#### [What is expected]
Which of the lines below contain the string "want"? Copy each one.

** Opening Entries supplied block **

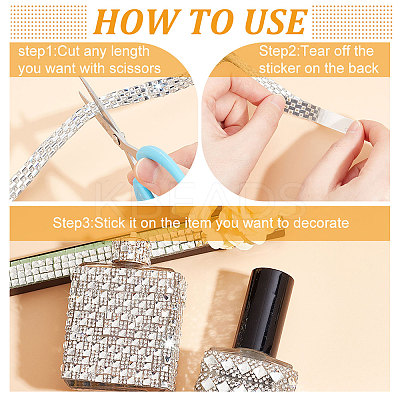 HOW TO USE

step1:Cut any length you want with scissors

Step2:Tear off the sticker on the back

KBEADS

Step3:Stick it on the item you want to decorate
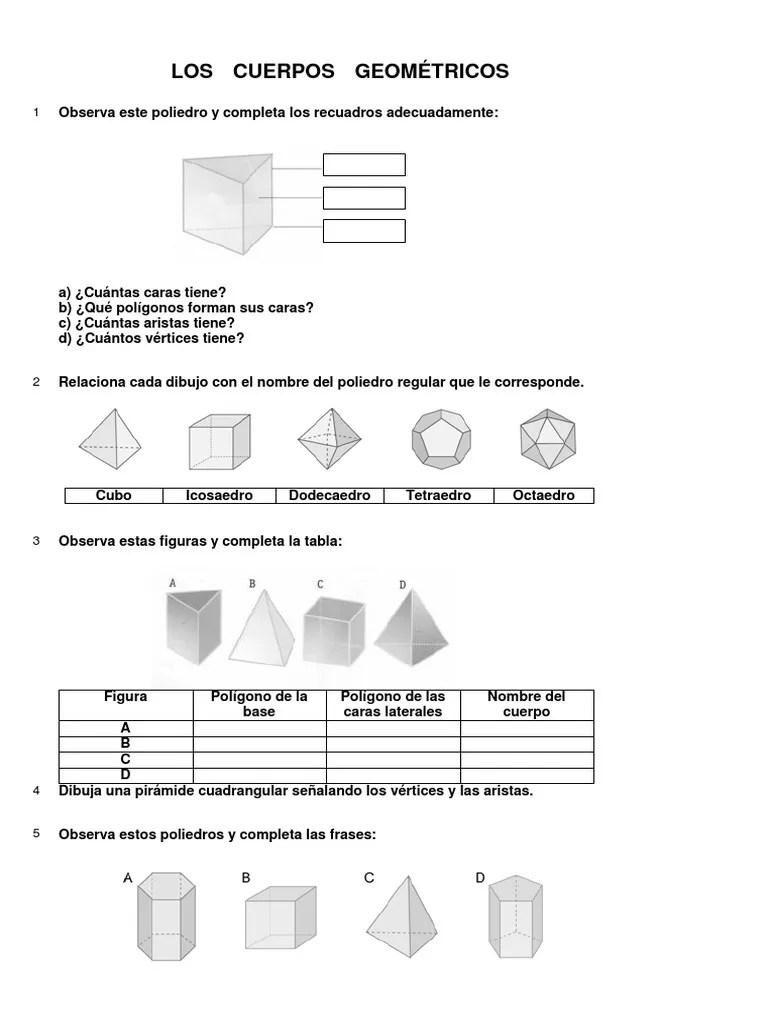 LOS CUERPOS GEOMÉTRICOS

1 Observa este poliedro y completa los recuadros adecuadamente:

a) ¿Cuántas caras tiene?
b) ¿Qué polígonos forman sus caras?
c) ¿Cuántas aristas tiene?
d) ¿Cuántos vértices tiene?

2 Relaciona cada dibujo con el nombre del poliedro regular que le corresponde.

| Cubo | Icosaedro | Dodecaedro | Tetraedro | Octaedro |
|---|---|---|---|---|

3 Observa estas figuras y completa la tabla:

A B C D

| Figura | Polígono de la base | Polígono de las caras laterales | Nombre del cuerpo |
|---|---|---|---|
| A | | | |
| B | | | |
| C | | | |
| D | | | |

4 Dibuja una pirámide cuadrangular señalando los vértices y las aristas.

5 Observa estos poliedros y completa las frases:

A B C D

** Closing Entries supplied block **

#### [Reply to the exercise]
step1:Cut any length you want with scissors
Step3:Stick it on the item you want to decorate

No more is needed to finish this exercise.